### EXERCISE DETAILS:
Keep only the rows below that contain the string "point", and copy each of them out. Treat uppercase and lowercase as different.

### INFORMATION GIVEN:

↓↓↓

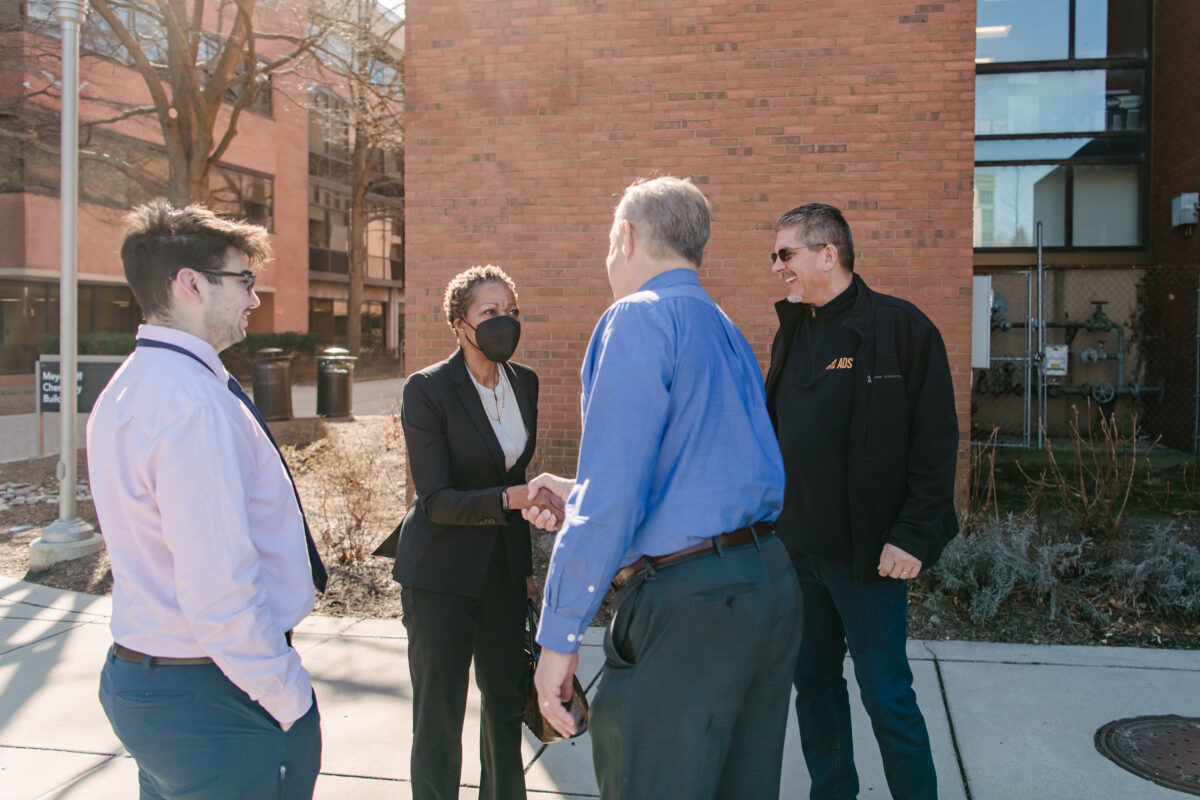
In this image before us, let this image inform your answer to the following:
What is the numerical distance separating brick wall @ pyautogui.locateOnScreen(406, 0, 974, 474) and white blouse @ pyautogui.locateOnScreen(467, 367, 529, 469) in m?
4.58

↑↑↑
↓↓↓

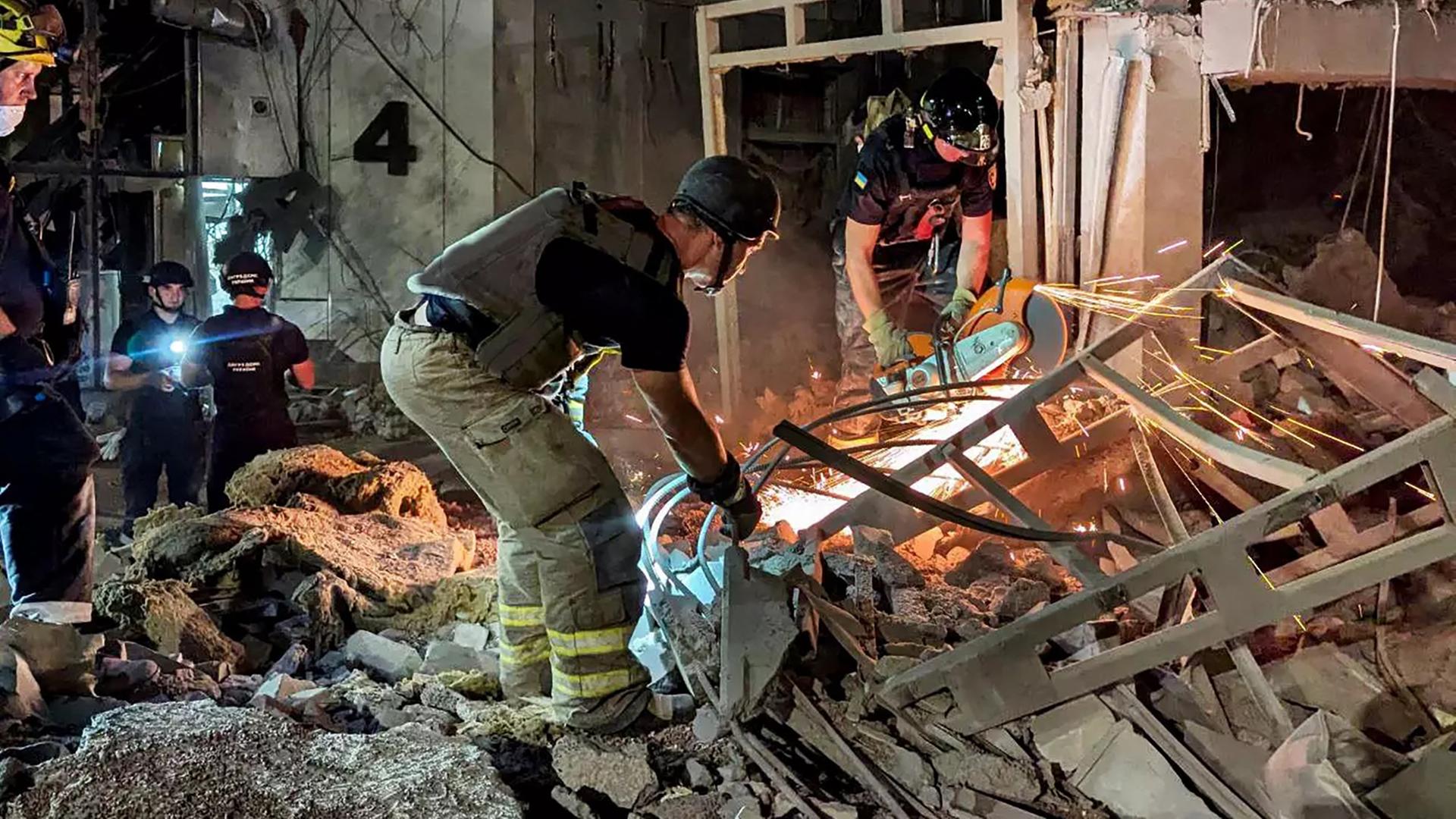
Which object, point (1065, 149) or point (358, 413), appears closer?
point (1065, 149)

↑↑↑
↓↓↓

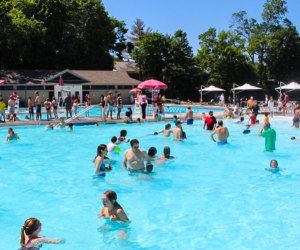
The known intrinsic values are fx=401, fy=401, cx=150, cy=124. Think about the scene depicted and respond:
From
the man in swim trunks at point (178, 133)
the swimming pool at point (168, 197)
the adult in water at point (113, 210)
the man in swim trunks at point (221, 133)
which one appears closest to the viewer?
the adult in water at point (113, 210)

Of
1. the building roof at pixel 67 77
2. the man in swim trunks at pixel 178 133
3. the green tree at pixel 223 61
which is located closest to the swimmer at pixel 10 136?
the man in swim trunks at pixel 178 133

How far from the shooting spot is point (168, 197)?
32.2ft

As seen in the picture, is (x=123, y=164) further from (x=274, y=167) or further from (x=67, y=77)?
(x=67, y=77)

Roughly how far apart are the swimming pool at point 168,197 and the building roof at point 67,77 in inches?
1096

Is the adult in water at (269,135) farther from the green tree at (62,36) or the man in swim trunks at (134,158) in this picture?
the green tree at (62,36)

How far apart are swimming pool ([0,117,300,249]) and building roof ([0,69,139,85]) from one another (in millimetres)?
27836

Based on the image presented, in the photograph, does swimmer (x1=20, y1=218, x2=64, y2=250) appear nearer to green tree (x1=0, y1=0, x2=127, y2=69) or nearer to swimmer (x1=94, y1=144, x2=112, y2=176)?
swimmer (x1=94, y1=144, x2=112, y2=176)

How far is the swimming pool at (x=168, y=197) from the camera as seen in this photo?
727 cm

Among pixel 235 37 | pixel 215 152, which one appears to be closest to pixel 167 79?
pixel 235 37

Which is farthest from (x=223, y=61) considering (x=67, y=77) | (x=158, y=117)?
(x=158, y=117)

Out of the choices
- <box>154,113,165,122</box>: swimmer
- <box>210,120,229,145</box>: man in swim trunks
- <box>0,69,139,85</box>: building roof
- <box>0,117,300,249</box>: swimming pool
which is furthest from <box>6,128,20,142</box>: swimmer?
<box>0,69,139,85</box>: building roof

↑↑↑

### THE ANSWER:
Which object, point (1065, 149) or point (358, 413), appears closer?
point (1065, 149)
the man in swim trunks at point (178, 133)
the swimming pool at point (168, 197)
the adult in water at point (113, 210)
the man in swim trunks at point (221, 133)
the adult in water at point (113, 210)
How far from the shooting spot is point (168, 197)?
Roughly how far apart are the swimming pool at point 168,197 and the building roof at point 67,77 in inches?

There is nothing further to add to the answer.